Question: We have one of those text and email appointment-reminder systems in place. And in our Notice of Privacy Practices (NPP), it does say that is how we communicate reminders to our patients. Do we still need to get their individual approval to communicate that way? Or since they’ve signed our acknowledgement of NPP receipt, are we okay?
Answer: In the past, your NPP always had to include something saying that you might use the patient’s health information for contacting him for appointment reminders and other similar things, notes Jim Sheldon-Dean, HIPAA expert and director of compliance services for Lewis Creek Systems LLC in Charlotte, VT. But now the requirement to include that particular item in the NPP no longer exists.
So you don’t necessarily have to say this in your NPP, Sheldon-Dean says. “At the same time, now people are using systems like your texting and email system for communicating.” This is the kind of issue “where I haven’t seen particular guidance from Health and Human Services that says that this is okay without having had to ask for permission,” he adds.

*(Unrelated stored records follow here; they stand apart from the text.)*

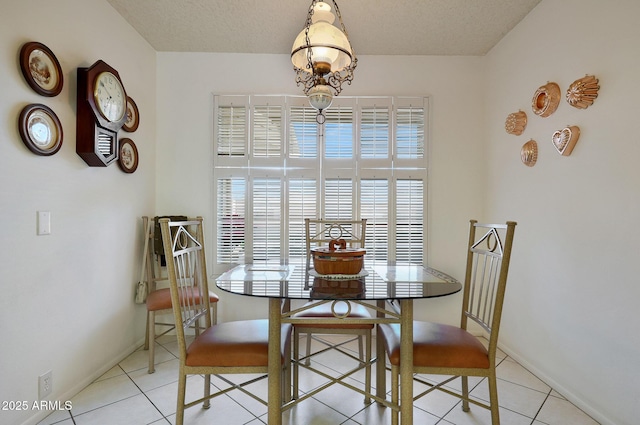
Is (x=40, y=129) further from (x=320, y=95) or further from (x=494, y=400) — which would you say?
(x=494, y=400)

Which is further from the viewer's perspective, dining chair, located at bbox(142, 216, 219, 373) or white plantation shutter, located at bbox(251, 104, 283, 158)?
white plantation shutter, located at bbox(251, 104, 283, 158)

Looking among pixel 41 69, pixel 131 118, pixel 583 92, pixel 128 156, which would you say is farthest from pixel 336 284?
pixel 131 118

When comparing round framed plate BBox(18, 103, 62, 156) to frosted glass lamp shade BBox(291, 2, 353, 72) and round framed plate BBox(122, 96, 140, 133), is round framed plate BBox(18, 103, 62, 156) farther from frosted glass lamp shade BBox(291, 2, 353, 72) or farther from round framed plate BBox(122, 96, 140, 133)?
frosted glass lamp shade BBox(291, 2, 353, 72)

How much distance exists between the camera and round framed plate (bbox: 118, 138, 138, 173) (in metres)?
2.41

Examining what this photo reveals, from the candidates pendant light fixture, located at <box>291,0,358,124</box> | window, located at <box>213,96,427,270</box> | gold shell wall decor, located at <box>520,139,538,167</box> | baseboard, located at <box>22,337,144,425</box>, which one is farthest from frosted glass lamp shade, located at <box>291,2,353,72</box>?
baseboard, located at <box>22,337,144,425</box>

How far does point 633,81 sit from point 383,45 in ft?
5.76

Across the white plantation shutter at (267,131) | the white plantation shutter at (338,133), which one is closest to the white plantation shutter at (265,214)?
the white plantation shutter at (267,131)

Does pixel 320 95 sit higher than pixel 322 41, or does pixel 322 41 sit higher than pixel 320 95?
pixel 322 41

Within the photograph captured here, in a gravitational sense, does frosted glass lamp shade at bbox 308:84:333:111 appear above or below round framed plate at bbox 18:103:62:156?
above

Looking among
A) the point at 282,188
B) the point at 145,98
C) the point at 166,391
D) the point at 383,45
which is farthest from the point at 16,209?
the point at 383,45

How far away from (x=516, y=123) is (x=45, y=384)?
3.45 metres

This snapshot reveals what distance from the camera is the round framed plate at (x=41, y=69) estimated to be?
5.23ft

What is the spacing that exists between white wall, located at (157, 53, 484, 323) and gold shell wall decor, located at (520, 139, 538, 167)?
58 centimetres

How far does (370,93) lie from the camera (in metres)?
2.96
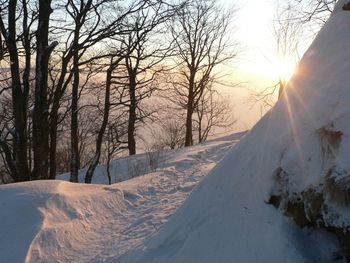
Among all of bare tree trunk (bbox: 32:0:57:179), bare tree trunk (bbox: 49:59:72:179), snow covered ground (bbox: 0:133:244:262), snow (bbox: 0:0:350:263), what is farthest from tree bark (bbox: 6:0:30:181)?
snow (bbox: 0:0:350:263)

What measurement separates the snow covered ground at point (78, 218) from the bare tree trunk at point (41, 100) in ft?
13.2

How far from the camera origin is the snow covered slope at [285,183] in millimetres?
2551

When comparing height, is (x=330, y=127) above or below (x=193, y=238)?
above

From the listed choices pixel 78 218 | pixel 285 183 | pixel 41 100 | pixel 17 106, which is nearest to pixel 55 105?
pixel 17 106

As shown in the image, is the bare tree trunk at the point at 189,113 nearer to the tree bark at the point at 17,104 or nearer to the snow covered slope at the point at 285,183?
the tree bark at the point at 17,104

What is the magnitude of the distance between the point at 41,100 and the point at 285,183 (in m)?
8.87

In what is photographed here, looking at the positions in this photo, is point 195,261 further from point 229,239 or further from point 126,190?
point 126,190

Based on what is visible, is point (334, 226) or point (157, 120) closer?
point (334, 226)

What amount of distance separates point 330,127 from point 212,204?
4.50ft

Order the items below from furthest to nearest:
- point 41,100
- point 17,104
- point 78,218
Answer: point 17,104 → point 41,100 → point 78,218

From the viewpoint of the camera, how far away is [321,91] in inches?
121

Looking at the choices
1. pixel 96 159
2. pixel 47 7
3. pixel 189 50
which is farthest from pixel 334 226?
pixel 189 50

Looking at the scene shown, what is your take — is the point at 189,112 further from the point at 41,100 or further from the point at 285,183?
the point at 285,183

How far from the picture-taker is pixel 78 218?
5570 mm
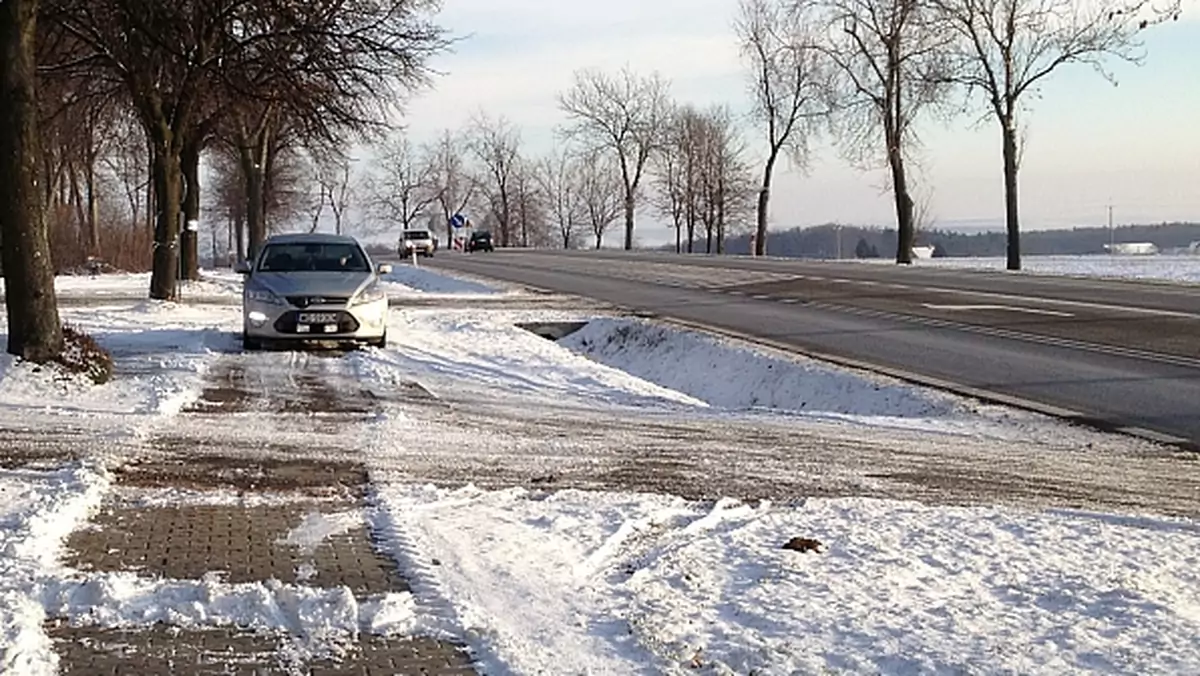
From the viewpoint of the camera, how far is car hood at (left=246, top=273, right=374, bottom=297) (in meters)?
17.4

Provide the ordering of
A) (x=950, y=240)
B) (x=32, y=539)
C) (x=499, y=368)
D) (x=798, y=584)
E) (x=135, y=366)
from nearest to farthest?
(x=798, y=584) < (x=32, y=539) < (x=135, y=366) < (x=499, y=368) < (x=950, y=240)

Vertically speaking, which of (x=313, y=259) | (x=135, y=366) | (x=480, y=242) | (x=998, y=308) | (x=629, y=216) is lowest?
(x=135, y=366)

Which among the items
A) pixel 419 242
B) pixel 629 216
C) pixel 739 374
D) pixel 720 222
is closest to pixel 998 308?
pixel 739 374

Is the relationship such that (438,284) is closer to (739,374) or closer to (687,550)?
(739,374)

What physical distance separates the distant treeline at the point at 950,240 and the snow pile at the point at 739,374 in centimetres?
5829

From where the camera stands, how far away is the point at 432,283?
40.3m

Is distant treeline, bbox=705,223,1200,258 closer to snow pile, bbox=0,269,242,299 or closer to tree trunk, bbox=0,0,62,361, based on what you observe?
snow pile, bbox=0,269,242,299

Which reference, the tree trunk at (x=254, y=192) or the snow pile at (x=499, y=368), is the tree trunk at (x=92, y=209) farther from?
the snow pile at (x=499, y=368)

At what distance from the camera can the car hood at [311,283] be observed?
57.0 ft

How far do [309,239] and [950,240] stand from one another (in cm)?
9581

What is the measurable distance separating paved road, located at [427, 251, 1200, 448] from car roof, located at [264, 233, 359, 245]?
6283mm

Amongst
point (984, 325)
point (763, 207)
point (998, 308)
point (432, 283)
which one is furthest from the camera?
point (763, 207)

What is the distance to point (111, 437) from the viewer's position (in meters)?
9.58

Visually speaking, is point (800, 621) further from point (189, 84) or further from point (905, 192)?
point (905, 192)
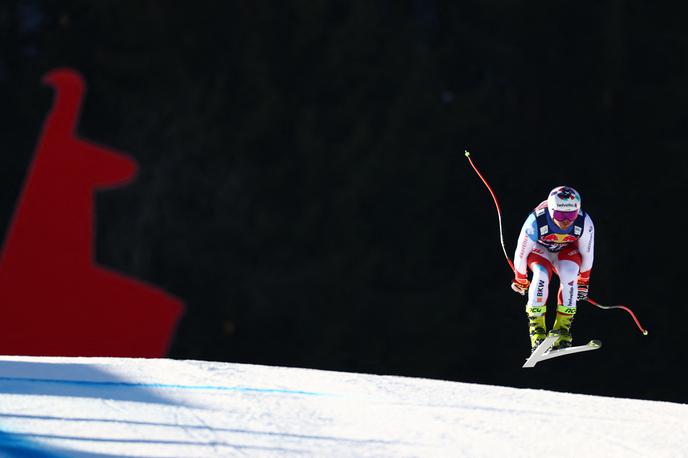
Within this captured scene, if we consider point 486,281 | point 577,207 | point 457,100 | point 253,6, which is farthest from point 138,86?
point 577,207

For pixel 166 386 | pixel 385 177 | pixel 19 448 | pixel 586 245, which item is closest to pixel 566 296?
pixel 586 245

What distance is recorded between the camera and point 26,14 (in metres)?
16.7

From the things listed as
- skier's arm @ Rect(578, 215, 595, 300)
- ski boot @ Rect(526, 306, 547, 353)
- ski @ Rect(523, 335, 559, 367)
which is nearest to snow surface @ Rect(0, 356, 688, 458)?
ski @ Rect(523, 335, 559, 367)

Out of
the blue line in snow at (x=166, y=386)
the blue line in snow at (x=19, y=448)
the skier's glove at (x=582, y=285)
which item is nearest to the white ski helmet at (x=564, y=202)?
the skier's glove at (x=582, y=285)

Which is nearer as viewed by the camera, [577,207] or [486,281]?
[577,207]

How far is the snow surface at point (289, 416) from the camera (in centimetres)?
648

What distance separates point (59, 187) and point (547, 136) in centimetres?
602

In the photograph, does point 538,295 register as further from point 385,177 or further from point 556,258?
point 385,177

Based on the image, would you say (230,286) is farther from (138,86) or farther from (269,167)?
(138,86)

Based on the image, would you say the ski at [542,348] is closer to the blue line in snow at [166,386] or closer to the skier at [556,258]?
the skier at [556,258]

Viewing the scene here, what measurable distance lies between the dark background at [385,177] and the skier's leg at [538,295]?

Best bet: “So I would suggest that it’s a good idea for you to secure that permission” as a sort of extra safeguard against a HIPAA problem, Sheldon-Dean offers. Start working on a process for obtaining permission as you contact patients. Before the next time you contact patients, ask them if it’s okay to contact them by email and have that discussion.
“I think you need to start working that in because I haven’t seen a specific guidance that would say it’s okay to have those kinds of communications without having gotten permission,” Sheldon-Dean cautions. Just signing your NPP doesn’t necessarily give you permission to go forward with using a text and email system for communicating with patients — the NPP just lets patients know what your practices are.